Никто из нас не выйдет отсюда живым
Избитая отцом, а потом старшеклассницами, одна из героинь фильма «Все умрут, а я останусь» говорит родителям: «Папа, иди на х**. Мама, иди на х**. Все умрут, а я останусь».
Если полагать, что мат малолетних с экрана — единственная по-настоящему шокирующая вещь на земле, дискуссию о фильме можно не начинать. Критиковать Германику на этом основании бессмысленно: рецензент будет выглядеть ретроградом. Хотя я в данном случае предпочла бы им быть, несмотря даже на то, что мои подростковые впечатления немногим оптимистичнее впечатлений режиссера, который на двадцать лет меня моложе.
Вечная тема «отцы и дети» не зависит ни от страны, ни от социального слоя (хотя в мире пролов, конечно, больше насилия, они простодушнее, а их страсти чудовищнее и интереснее для искусства). Авторы фильма «Все умрут, а я останусь» выбирают именно таких героинь: невысокий социальный статус семей, учеба на тройки, ранний секс, вызывающее поведение и макияж. В моем классе таких девушек было трое или четверо: то ли статистика не изменилась, то ли архетипы дружбы вечны.

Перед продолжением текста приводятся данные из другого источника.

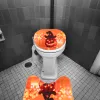 Tapis 1 set / 3pcs Halloween Pumpkin Lid Non Bath Mat Toilet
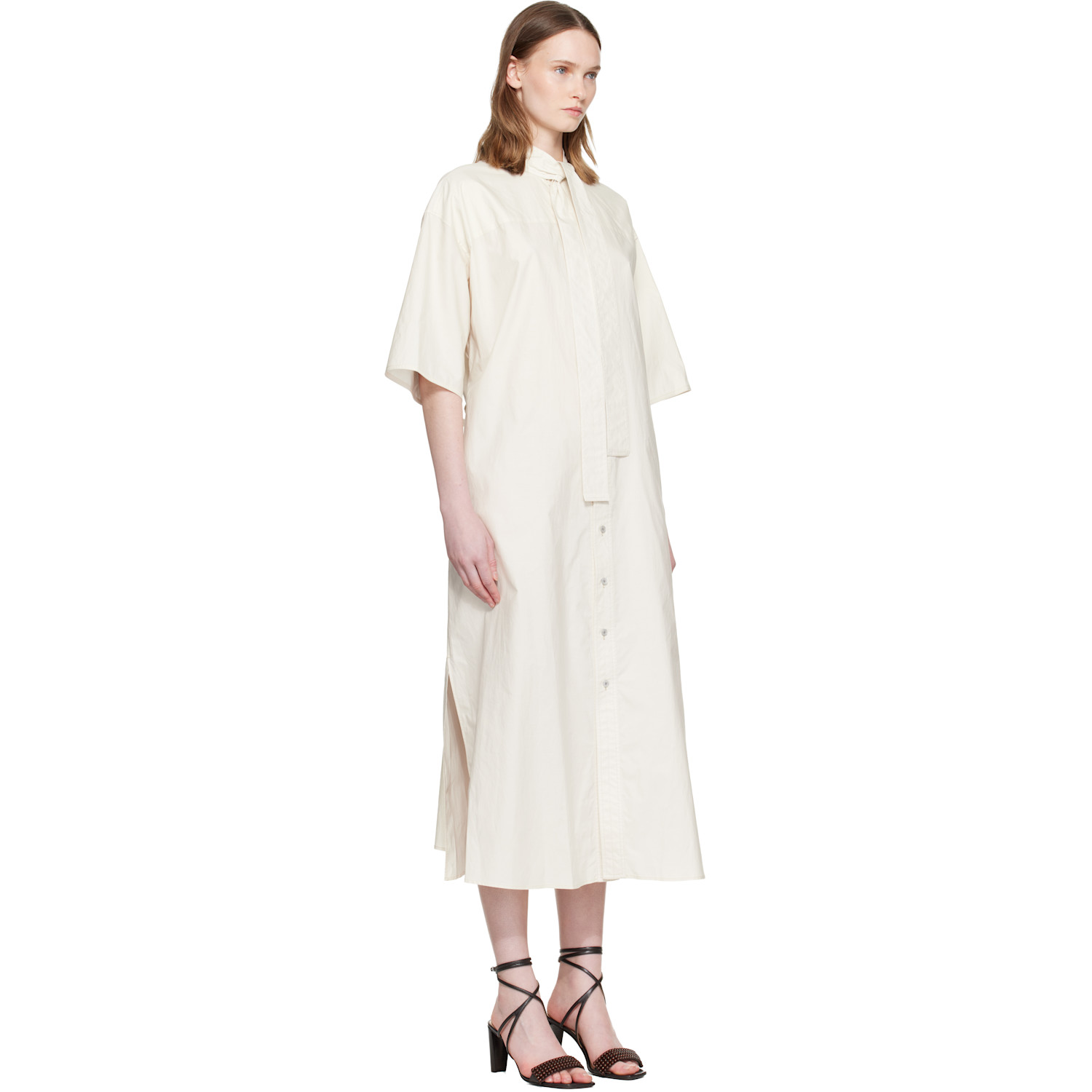  Lemaire White Reversible Tube Midi Dress 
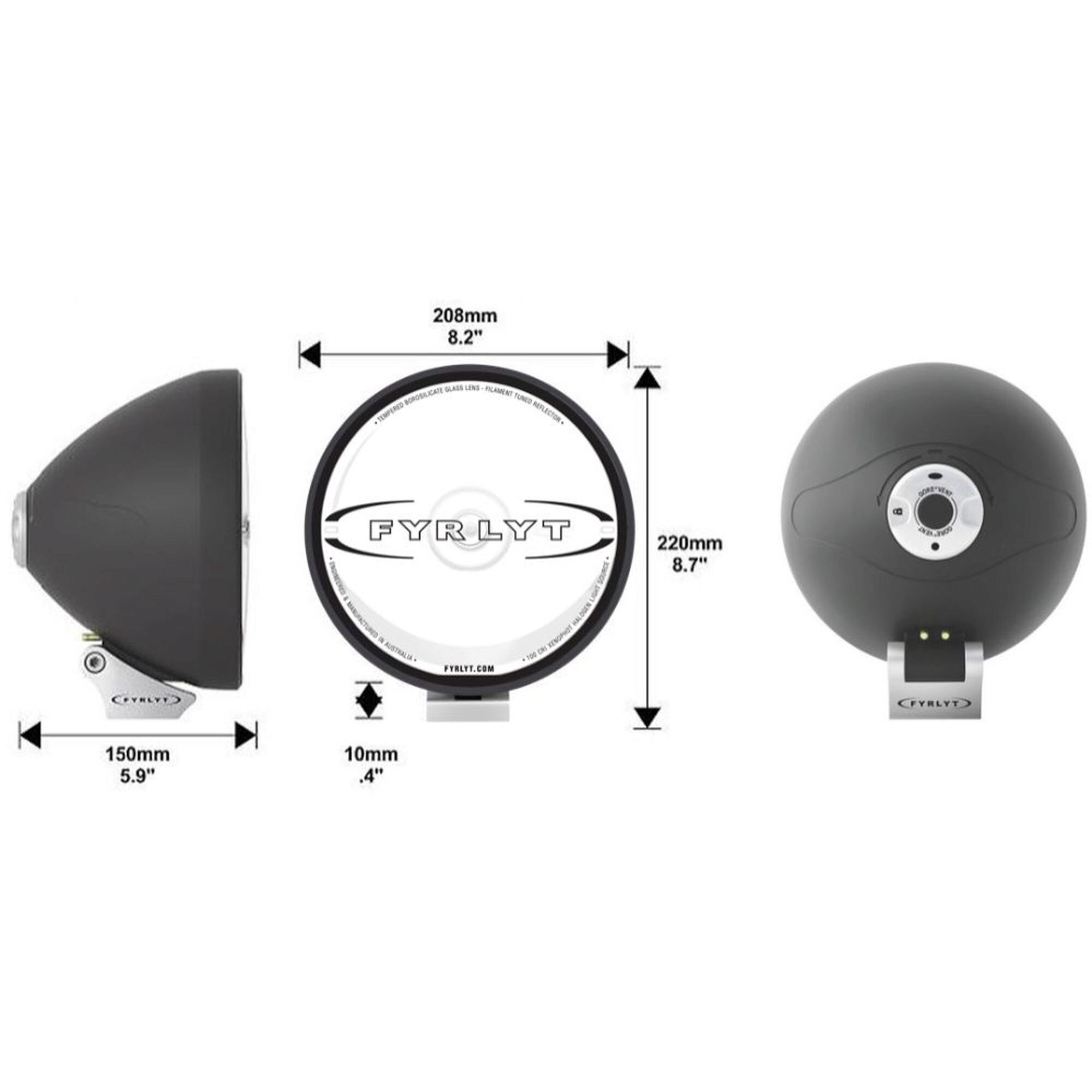 FYRLYT Nemesis 9000 12V 208mm 250W - 6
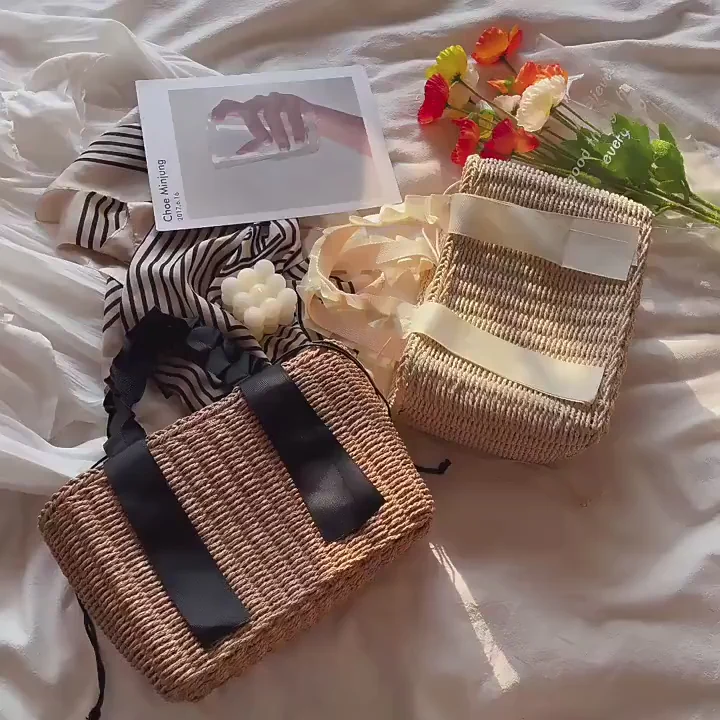 Handbags Summer Straw Beach Basket Handbag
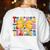 Teacher Pencil Coquette Bow Back To School Teacher Women's Sweatshirt Back Print White Teacher Pencil Coquette Bow Back To School Teacher Women's Sweatshirt Back Print White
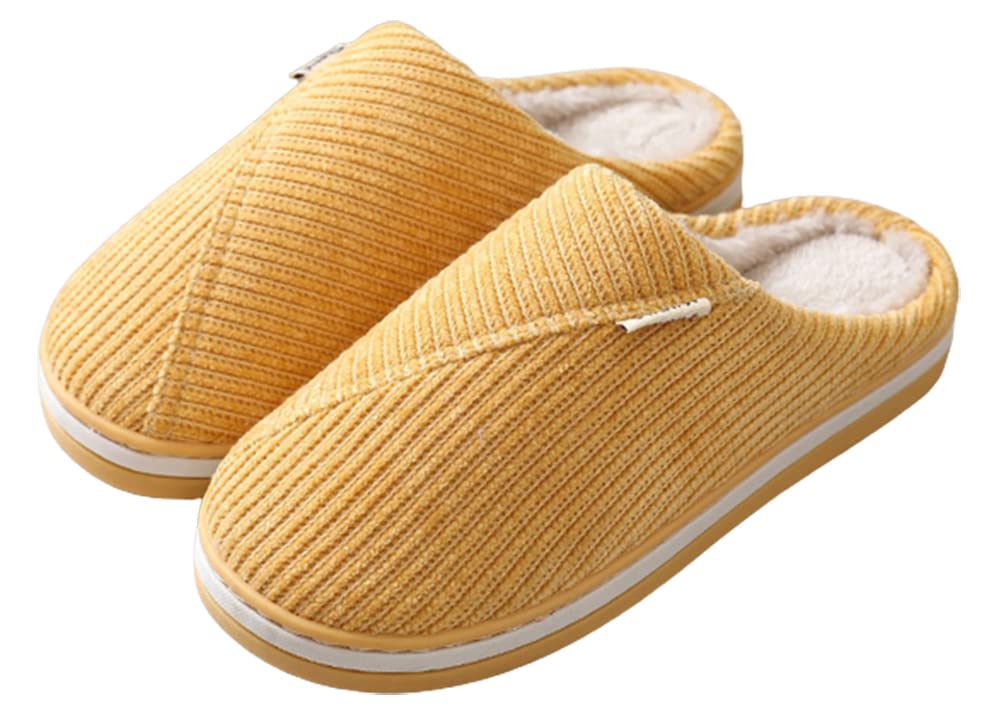 Women's Memory Foam Winter Slippers - Soft Plush Corduroy House Shoes with Non-Slip Sole for Indoor/Outdoor Use - Cozy Lightweight Home & Garden Comfort for Relaxation, Lounging & Cold Weather Wear
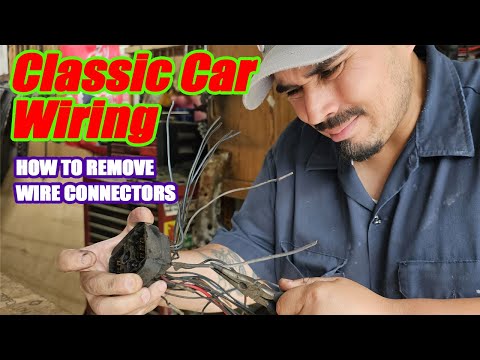 How To Remove Classic Car Wire Connectors - The Proper Way - Pontiac Firebird Restoration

Этот громкий фильм, несомненно, остро нуждается в аналитике: необходимо отделить механику операторской и сценарной суггестии от реального опыта зрителя, так как каждый сталкивался с описанными в фильме явлениями, хотя, может, не хочет это вспоминать. Я принадлежу к тем, кто без сопротивления распознает себя в этом фильме, но после просмотра мне хочется сказать: посмотрим, что эта девочка (режиссеру с претенциозным именем всего 24 года) сделает дальше.
Было бы интересно организовать опрос среди посмотревших фильм Германики. Составить портрет: возраст, пол, образование, доходы зрителя. Задать вопросы. Ел ли зритель во время просмотра поп-корн, пил ли колу? Смеялся, плакал ли, плюнул и ушел с сеанса или, может, ужаснулся и решил поговорить по душам со своим ребенком? А если зритель и есть ребенок, то закурил ли он после просмотра? Хочется спросить у пятнадцатилетних, нарисован правди вый портрет или зеркало им льстит?
Правда ли, что они воспринимают увиденное как оправдание собственной ненависти к школе и любви к простым взрослым радостям типа сигарет, петтинга, унижения слабых, алкогольной газировки, музыки Ромы Зверя?
Попробуй выписать интересы режиссера Валерии Гай Германики по принципу главной страницы в Живом Журнале, и получится следующее: S/M, алкоголь, жесткое порно, социальная антропология, фон Триер, Ларри Кларк, Catcher in the Rye, пирсинг, аутодафе, Молот ведьм, фильмы ужасов, евразийство, трэш, Маяковский. Подросток, наверно, мог бы сказать: Лера — это я. Режиссер Германика и настаивает на том, что ее героини — это она сама.
Почему фильм Валерии Гай Германики «Все умрут, а я останусь» — по сути, вольное переложение на художественный язык документальных «Девочек» — провоцирует немедленные проекции в собственную жизнь? Что в нем является приманкой?
Повинны в этом, прежде всего, профессионально сильные стороны этого произведения. Во-первых, операторская работа Алишера Хамидходжаева. Его камера, предвосхищающая и диктующая монтажные склейки, делает фильм живым, дышащим, достоверным. Зритель обнаруживает себя соглядатаем и соучастником событий, которые попросту не могут не зацепить: торопливое подростковое соитие, ал- когольная школьная дискотека, жестокий дворовый мордобой с кровянкой.
Операторская манера Хамидходжаева, позволяющая зрителю буквально «ввалиться» в реальность, очень неожи данно взаимодействует со сценарной основой (вторая сильная сторона фильма). Сценарий написали лидеры «Новой драмы» Юрий Клавдиев и Александр Родионов. «Новая драма», персонажи которой молоды и озлоблены, обыкновенно затрагивает зоны, высоким искусством и новым гламуром не охваченные. Иллюзия документальности — неотъемлемая часть идеологии этого направления, и Хамидходжаеву, классику неигрового кино, все карты в руки были эту иллюзию убедительно предъявить. Но по-настоящему важно другое: в крепко сколоченную и отлично просчитанную сценарную конструкцию, благодаря «летучей камере Алишера», вошли те самые воздух и свет, без которых фильм мог бы проходить лишь по разряду «молодежной чернухи».
Потому что, по сути, за вычетом этого воздуха и этого света, нам было бы предложено несколько важных и, главное, свежих новостей: любви нет, надежды нет, веры нет; взрослые — козлы, дети — суки; все умрут, а я останусь.
Нет, детка, увы, никто из нас не выйдет отсюда живым.